Wednesday, February 13, 2019

Pitfalls of Protocols: Pushing the Limits of Extubation

A recent post described extubating an asthmatic patient with very bad weaning parameters, and I promised to provide a followup telling whether he "flew" or not.

He flew.

It was a nail-biting experience and for the first hour it was unclear if he was going to make it.  His respiratory rate settled down into the teens which was reassuring, but he did not gain lucidity for quite a while and was intermittently midly "combative" and uncooperative.  He was on HFNC with oxygen saturations in the high 80s and low 90s, and he remained tachycardic and was wheezing.  His wife and the nurse were continuously in the room reassuring him, as were several doctors during the first hour or two.  During the course of several hours, he was able to be weaned to simple face mask and then nasal cannula and the next day he was discharged from the ICU.

If we had followed some sort of "weaning protocol" with blind faith, I don't know how long it would have been before he would have "passed" the protocol's tests and been extubated.  At some point, somebody would have said, "Hey, we better stray here, or we'll never get him extubated."



This case and many others described on this blog highlight the pitfalls of protocols, which are designed to approach best performance for "typical" patients cared for by non-experts.  (That's a furtive way of saying "protocols are not for me.")  For example, in this study at Johns Hopkins from 15 years ago, protocol-driven weaning was not shown to be superior (and the numbers were almost identical in each group) for extubation success and time on vent when a protocol group was compared to a usual care group.

Hopefully you caught me there.  That would be a classic misuse of logic and statistics.  Absence of evidence is not evidence of absence.  What we want to know is the power of the study to find a difference of a certain size, or, even better the 95% confidence interval of the result, so we can determine the range of values that are compatible with the result.  The authors state:
The sample size provided 82% power (assuming two-sided type I error < 0.05) to detect a 1-day difference in mechanical ventilation duration.
What this means is a conditional probabilistic proposition:  "Given that there is in truth a difference of one day or more between the two groups, our study with a sample size of 150 patients in each group has an 82% probability of finding the difference at the 0.05 significance level."

- **Questions to answer**
(1) In the blog post on extubation, how many patients were in each group of the Johns Hopkins study?
(2) Please retype the part of the blog post on extubation that begins at the words "If we had followed" and stops after "usual care group.".

- **Information shown**
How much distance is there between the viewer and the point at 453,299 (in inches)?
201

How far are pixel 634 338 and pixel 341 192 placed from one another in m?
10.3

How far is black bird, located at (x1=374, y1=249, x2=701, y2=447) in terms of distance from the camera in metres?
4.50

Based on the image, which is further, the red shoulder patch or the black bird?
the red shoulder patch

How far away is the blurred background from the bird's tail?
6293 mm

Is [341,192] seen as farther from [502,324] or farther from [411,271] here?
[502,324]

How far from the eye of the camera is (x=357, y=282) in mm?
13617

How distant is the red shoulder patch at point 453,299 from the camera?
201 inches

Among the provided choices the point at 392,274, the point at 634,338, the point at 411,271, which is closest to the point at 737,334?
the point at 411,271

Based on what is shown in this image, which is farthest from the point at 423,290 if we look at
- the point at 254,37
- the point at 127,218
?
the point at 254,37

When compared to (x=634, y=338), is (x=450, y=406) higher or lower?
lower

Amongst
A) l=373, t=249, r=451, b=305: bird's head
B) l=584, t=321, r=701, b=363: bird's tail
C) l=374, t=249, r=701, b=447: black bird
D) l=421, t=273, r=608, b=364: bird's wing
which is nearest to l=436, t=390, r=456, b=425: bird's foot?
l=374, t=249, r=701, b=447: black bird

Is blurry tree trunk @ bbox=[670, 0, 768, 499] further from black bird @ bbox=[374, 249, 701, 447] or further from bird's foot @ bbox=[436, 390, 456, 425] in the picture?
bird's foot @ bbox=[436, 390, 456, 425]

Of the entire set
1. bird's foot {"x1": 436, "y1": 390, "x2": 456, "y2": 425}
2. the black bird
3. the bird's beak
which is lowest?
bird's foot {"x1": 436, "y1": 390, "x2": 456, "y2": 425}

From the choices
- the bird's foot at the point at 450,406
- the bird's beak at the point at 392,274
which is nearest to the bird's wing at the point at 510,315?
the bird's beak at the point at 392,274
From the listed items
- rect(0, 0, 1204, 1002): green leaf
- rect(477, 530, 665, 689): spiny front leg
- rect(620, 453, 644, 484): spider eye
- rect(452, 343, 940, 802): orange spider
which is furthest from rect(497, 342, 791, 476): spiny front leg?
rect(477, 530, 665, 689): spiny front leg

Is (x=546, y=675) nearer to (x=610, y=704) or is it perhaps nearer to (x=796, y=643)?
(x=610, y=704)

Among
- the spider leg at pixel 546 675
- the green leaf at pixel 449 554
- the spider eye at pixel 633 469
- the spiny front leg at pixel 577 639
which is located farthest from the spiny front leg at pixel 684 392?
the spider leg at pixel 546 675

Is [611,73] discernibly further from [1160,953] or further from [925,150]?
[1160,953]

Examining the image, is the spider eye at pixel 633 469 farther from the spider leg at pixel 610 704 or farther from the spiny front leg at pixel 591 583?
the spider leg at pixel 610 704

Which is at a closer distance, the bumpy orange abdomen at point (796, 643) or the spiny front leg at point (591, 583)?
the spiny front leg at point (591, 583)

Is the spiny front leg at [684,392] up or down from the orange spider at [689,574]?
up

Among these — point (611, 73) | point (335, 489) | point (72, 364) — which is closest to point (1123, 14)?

- **Per-task outputs**
(1) 150 patients

(2)
If we had followed some sort of "weaning protocol" with blind faith, I don't know how long it would have been before he would have "passed" the protocol's tests and been extubated.  At some point, somebody would have said, "Hey, we better stray here, or we'll never get him extubated."



This case and many others described on this blog highlight the pitfalls of protocols, which are designed to approach best performance for "typical" patients cared for by non-experts.  (That's a furtive way of saying "protocols are not for me.")  For example, in this study at Johns Hopkins from 15 years ago, protocol-driven weaning was not shown to be superior (and the numbers were almost identical in each group) for extubation success and time on vent when a protocol group was compared to a usual care group.